:: SHORT EXERCISE ::
Take the line that contains "Which of the choices" as the first line and the last line of the material below as the final one; reproduce exactly the lines between, inclusive.

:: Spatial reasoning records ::
===

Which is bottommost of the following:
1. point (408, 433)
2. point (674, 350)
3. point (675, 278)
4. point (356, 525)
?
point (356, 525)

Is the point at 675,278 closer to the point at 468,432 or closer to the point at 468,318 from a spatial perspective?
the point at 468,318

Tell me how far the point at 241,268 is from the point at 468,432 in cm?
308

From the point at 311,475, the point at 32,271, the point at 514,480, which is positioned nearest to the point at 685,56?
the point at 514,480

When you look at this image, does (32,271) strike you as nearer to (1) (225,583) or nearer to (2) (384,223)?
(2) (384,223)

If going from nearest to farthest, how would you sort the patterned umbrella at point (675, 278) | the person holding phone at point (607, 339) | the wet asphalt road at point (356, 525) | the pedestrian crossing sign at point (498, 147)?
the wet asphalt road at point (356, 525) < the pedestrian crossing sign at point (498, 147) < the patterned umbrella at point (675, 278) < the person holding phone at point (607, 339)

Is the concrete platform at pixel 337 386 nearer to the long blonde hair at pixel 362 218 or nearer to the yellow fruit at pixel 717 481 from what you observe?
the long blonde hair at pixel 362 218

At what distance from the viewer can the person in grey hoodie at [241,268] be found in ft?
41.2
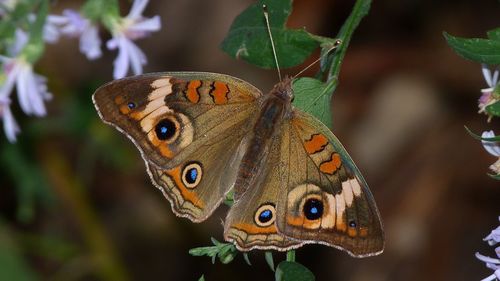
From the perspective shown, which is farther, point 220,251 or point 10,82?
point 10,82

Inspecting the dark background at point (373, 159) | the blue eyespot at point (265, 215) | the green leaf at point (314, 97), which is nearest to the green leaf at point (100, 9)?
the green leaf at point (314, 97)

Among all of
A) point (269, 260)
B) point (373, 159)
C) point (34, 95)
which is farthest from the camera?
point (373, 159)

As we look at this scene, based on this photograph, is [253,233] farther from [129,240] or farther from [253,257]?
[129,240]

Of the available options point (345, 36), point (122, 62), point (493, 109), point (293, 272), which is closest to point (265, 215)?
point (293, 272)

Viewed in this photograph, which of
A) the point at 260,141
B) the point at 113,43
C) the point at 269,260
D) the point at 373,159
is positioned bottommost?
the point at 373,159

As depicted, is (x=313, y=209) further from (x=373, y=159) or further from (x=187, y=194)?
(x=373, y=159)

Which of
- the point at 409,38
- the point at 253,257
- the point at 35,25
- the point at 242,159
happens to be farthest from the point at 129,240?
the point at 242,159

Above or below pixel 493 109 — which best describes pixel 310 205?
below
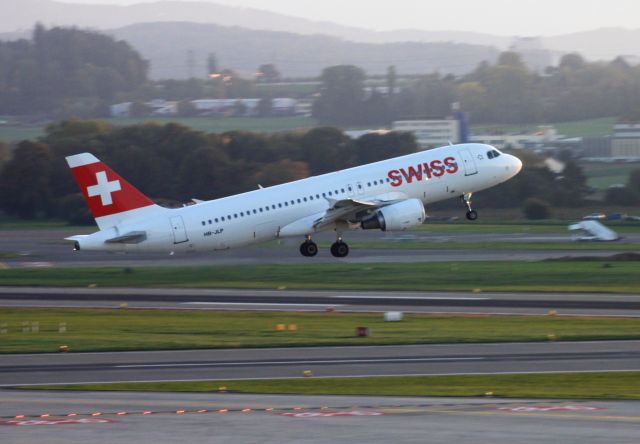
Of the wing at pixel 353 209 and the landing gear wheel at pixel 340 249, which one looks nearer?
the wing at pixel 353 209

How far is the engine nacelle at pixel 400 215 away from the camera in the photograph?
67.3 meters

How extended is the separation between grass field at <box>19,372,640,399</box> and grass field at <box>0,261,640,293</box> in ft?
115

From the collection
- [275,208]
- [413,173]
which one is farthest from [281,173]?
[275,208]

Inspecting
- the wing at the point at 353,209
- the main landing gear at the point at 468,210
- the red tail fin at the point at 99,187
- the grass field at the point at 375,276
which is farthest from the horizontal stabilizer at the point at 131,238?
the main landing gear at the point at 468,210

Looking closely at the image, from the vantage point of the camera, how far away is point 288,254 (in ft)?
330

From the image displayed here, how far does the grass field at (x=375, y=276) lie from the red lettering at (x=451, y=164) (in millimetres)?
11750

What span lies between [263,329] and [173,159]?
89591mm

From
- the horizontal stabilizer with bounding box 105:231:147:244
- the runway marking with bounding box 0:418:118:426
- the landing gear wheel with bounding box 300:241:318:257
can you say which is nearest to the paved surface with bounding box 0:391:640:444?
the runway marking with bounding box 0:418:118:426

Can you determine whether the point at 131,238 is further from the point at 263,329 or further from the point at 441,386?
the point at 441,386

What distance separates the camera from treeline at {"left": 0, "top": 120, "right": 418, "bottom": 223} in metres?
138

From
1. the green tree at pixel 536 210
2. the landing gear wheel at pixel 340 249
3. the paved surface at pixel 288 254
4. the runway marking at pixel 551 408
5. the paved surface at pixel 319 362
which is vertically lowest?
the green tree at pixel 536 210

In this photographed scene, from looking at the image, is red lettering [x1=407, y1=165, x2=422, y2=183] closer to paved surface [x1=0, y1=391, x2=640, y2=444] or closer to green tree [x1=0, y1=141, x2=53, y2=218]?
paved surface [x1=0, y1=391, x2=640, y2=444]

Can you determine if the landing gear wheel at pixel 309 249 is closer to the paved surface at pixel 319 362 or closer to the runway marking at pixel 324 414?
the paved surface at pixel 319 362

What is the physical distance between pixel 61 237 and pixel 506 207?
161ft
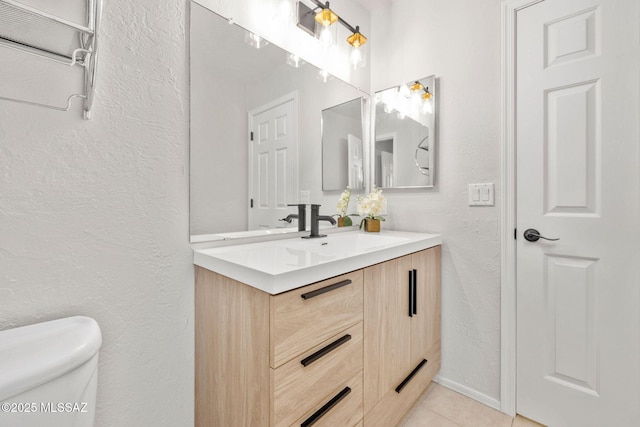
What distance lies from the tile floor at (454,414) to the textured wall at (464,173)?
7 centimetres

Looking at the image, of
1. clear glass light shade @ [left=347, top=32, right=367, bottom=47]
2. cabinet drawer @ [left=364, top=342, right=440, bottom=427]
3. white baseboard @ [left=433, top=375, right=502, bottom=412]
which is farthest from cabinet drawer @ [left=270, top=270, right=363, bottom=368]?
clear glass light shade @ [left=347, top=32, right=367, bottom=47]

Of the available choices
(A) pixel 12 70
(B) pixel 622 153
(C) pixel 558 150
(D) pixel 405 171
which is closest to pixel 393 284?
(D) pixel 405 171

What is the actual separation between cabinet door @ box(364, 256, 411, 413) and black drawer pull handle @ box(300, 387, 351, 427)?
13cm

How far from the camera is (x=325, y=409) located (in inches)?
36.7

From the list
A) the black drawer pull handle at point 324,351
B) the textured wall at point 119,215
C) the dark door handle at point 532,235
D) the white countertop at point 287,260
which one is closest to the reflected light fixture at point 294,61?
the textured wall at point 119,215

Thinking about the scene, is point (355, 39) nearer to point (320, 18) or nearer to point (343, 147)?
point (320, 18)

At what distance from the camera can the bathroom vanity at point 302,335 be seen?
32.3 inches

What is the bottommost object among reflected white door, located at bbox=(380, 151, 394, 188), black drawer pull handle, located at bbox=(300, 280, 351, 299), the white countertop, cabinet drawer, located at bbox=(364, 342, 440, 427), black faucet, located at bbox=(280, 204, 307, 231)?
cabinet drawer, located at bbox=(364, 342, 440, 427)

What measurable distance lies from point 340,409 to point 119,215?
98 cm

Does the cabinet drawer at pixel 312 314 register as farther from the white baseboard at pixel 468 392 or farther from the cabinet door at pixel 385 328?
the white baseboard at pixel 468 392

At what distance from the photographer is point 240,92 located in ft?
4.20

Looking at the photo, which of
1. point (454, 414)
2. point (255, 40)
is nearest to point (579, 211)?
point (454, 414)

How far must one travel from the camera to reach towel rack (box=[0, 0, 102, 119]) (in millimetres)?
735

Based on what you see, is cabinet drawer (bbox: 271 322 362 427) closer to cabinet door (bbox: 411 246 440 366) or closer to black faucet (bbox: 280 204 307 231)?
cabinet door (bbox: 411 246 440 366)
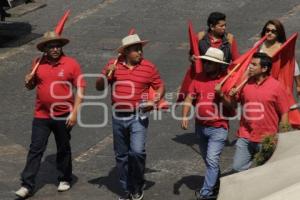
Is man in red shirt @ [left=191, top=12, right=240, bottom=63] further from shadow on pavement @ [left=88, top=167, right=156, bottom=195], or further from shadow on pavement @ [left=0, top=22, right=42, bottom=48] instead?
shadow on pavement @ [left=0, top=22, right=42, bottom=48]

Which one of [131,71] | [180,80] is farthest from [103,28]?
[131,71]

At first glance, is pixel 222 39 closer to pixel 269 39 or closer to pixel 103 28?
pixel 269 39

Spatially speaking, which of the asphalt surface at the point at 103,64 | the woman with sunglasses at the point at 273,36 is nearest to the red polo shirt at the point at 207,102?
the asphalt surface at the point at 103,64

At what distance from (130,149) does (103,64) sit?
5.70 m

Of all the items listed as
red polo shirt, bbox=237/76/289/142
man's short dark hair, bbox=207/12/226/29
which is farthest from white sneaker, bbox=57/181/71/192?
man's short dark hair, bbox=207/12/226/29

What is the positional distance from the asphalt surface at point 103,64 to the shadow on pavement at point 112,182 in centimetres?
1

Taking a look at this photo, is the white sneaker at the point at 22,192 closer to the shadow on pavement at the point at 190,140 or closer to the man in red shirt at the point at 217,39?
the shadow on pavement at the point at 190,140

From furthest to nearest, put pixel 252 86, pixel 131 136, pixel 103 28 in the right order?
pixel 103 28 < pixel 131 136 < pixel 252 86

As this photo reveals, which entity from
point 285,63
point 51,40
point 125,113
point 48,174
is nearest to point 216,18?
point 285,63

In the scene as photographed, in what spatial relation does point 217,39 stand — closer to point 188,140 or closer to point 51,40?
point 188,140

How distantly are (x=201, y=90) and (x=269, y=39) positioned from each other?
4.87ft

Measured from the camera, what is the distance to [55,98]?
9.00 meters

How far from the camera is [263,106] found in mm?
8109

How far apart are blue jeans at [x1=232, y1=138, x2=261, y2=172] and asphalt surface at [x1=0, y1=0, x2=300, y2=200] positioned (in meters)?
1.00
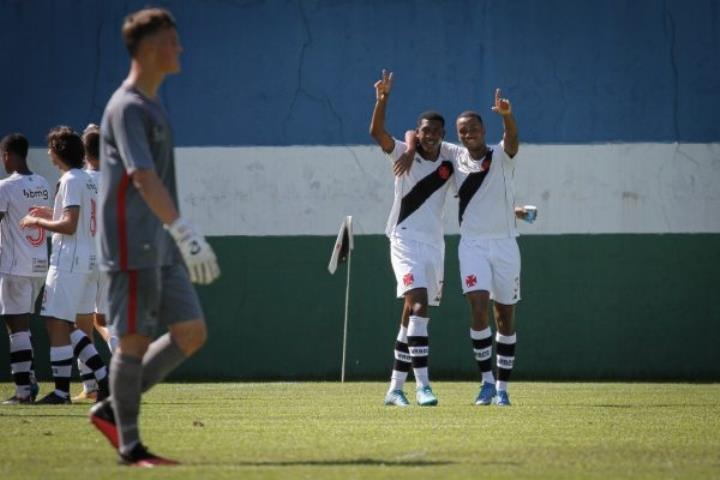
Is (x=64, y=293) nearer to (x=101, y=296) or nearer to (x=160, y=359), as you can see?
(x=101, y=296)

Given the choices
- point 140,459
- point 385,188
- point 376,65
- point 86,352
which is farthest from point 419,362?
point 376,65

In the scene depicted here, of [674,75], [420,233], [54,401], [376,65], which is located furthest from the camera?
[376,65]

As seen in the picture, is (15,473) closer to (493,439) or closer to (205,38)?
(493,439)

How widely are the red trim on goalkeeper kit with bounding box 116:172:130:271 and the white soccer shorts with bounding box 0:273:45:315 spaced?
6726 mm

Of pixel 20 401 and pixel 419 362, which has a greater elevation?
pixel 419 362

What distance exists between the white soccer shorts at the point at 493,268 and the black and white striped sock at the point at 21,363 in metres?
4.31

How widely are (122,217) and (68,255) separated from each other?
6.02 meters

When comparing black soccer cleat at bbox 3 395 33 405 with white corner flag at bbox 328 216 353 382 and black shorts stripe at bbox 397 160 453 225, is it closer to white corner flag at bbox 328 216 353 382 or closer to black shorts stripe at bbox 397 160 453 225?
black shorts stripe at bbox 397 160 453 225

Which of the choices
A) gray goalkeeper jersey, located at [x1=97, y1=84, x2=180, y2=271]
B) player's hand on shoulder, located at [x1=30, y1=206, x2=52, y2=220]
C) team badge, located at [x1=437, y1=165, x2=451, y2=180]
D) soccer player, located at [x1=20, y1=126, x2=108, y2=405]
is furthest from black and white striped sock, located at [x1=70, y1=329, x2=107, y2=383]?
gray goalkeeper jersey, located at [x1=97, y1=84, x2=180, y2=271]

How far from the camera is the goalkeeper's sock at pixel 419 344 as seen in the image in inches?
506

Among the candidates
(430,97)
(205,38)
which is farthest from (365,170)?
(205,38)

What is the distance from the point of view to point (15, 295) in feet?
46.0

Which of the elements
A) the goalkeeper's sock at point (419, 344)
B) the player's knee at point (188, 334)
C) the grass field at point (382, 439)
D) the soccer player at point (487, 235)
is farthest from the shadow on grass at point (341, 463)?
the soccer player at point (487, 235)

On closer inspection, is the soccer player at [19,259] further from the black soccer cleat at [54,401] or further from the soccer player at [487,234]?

===

:: IN RESPONSE ::
Which of the choices
A) gray goalkeeper jersey, located at [x1=97, y1=84, x2=180, y2=271]
B) player's hand on shoulder, located at [x1=30, y1=206, x2=52, y2=220]
C) team badge, located at [x1=437, y1=165, x2=451, y2=180]
D) soccer player, located at [x1=20, y1=126, x2=108, y2=405]
is furthest from black and white striped sock, located at [x1=70, y1=329, x2=107, y2=383]?
gray goalkeeper jersey, located at [x1=97, y1=84, x2=180, y2=271]

How far from the camera is the goalkeeper's sock at pixel 419 344 as seen in the image in inches?
506

Among the candidates
(430,97)
(205,38)
which is farthest from (365,170)?
(205,38)

What is the distance from the point of view to point (15, 295) in feet?
46.0

Which of the elements
A) the goalkeeper's sock at point (419, 344)
B) the player's knee at point (188, 334)
C) the grass field at point (382, 439)
D) the soccer player at point (487, 235)
is farthest from the shadow on grass at point (341, 463)?
the soccer player at point (487, 235)

On closer inspection, is the soccer player at [19,259] further from the black soccer cleat at [54,401] or further from the soccer player at [487,234]?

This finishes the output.